**What is expected**
Leaving every image behind, reproduce the records word for word.

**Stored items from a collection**
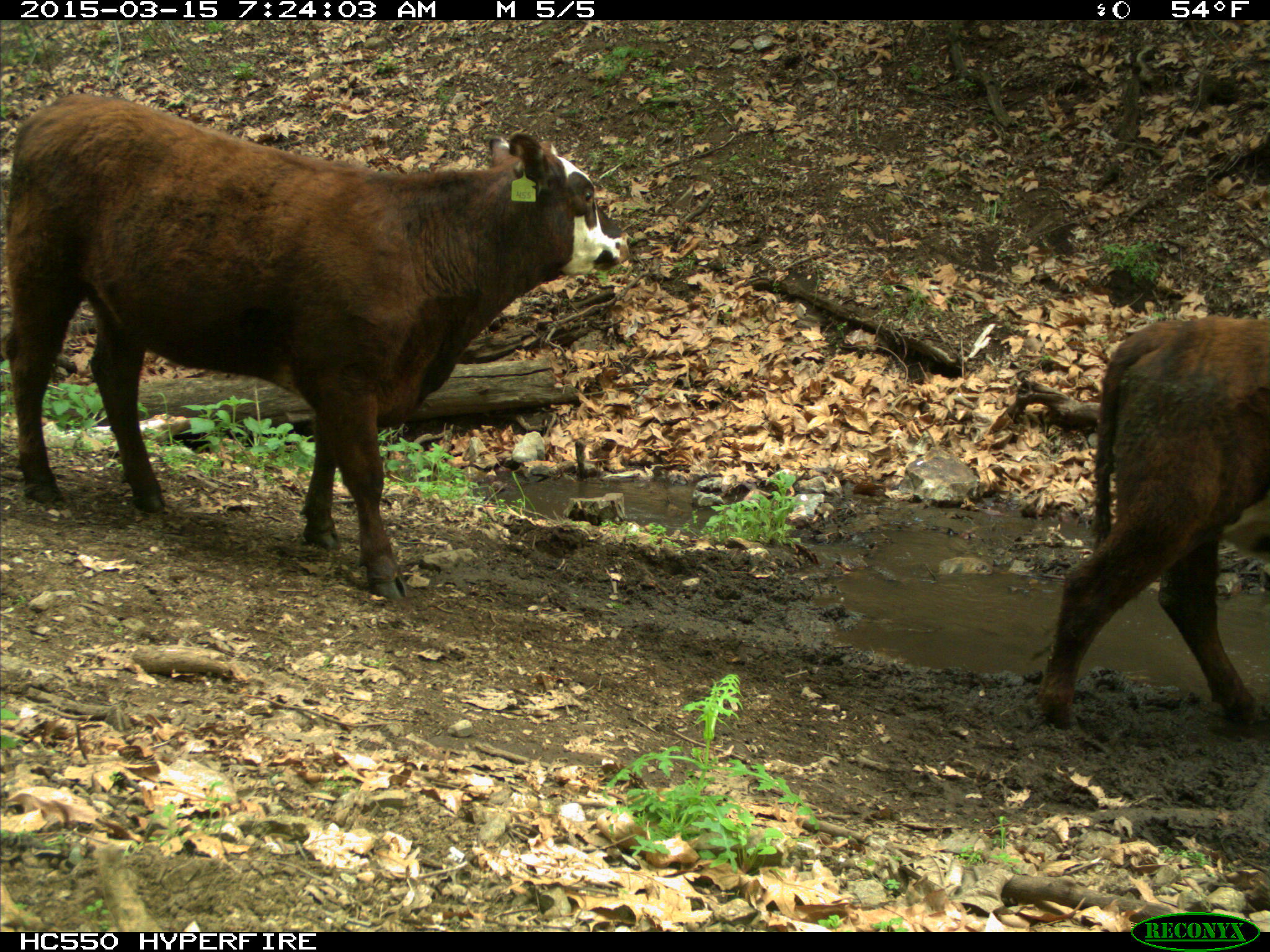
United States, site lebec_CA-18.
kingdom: Animalia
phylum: Chordata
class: Mammalia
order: Artiodactyla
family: Bovidae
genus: Bos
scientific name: Bos taurus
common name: domestic cow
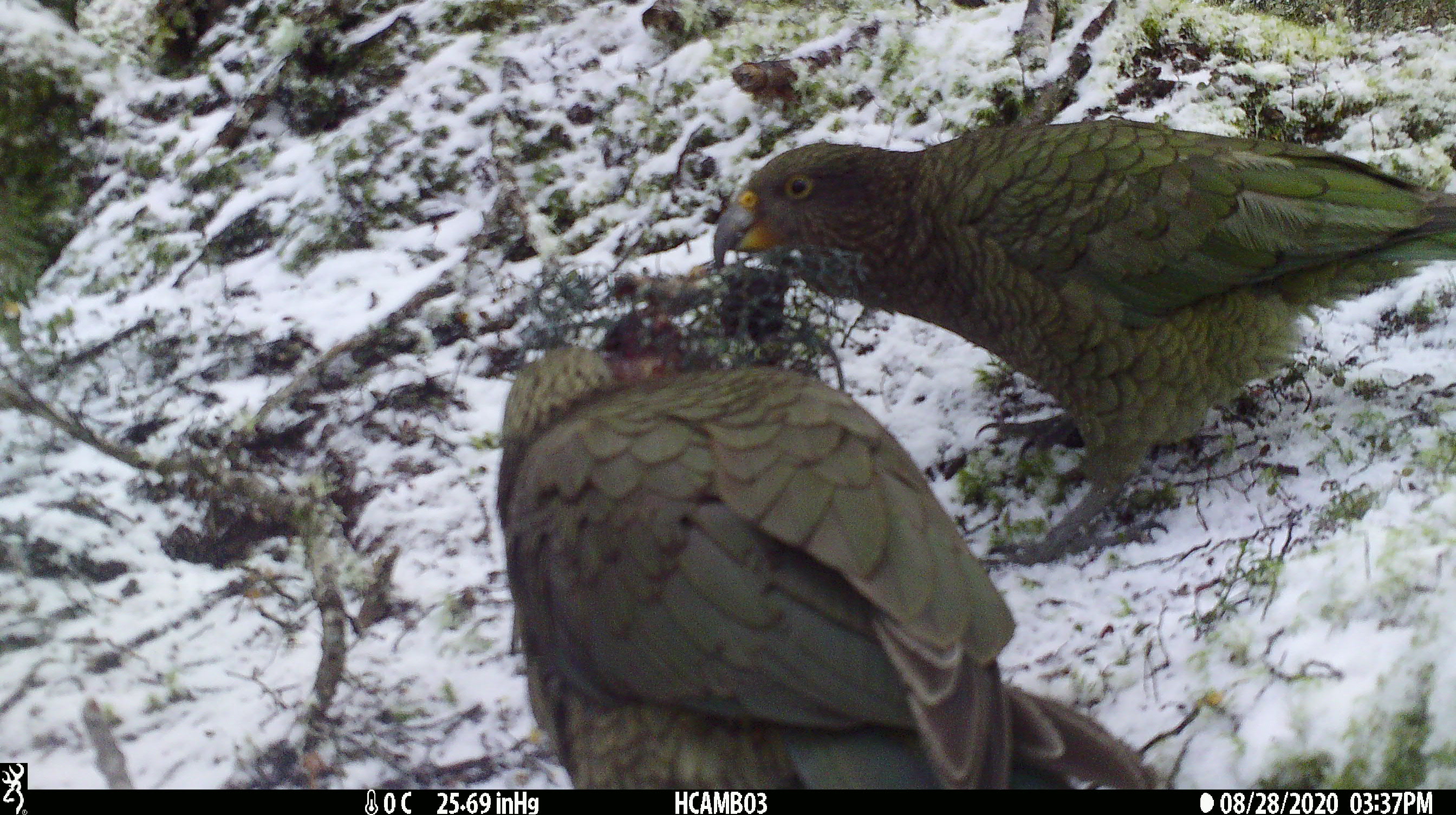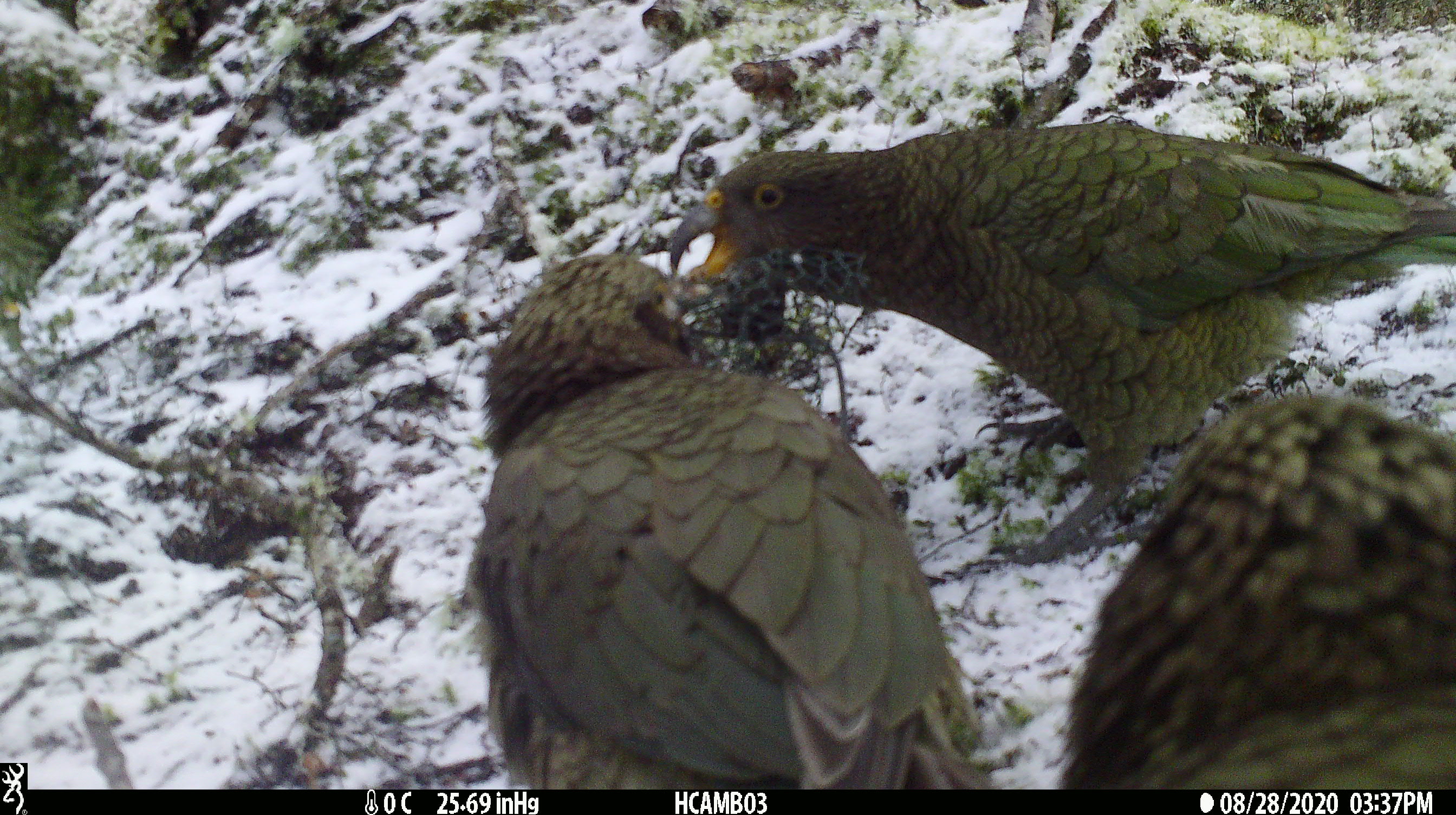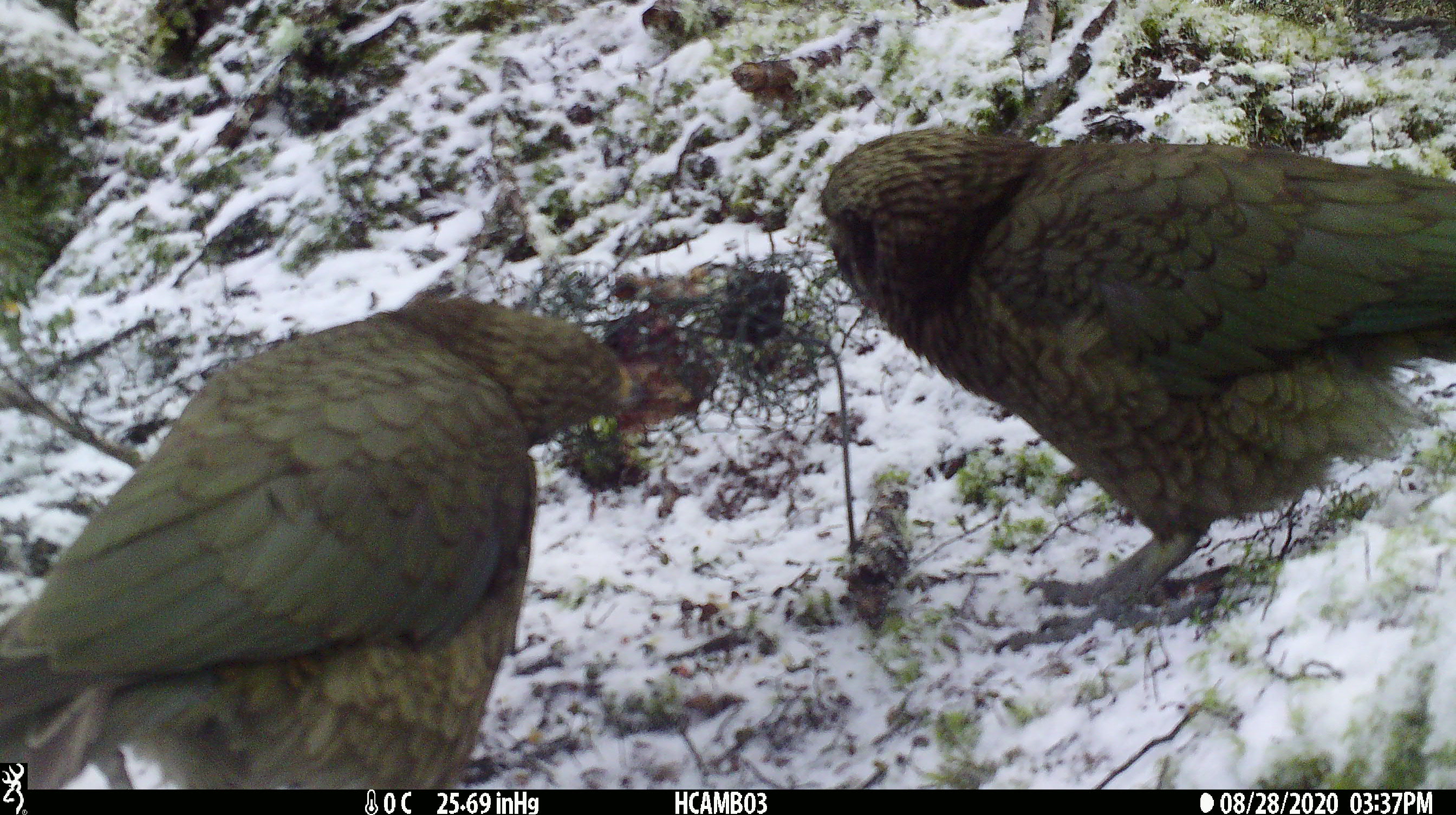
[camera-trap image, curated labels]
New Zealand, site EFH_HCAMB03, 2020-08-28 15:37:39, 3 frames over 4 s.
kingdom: Animalia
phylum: Chordata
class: Aves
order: Psittaciformes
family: Strigopidae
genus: Nestor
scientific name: Nestor notabilis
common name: kea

**Answer space**
United States, site lebec_CA-18.
kingdom: Animalia
phylum: Chordata
class: Mammalia
order: Artiodactyla
family: Bovidae
genus: Bos
scientific name: Bos taurus
common name: domestic cow
[camera-trap image, curated labels]
New Zealand, site EFH_HCAMB03, 2020-08-28 15:37:39, 3 frames over 4 s.
kingdom: Animalia
phylum: Chordata
class: Aves
order: Psittaciformes
family: Strigopidae
genus: Nestor
scientific name: Nestor notabilis
common name: kea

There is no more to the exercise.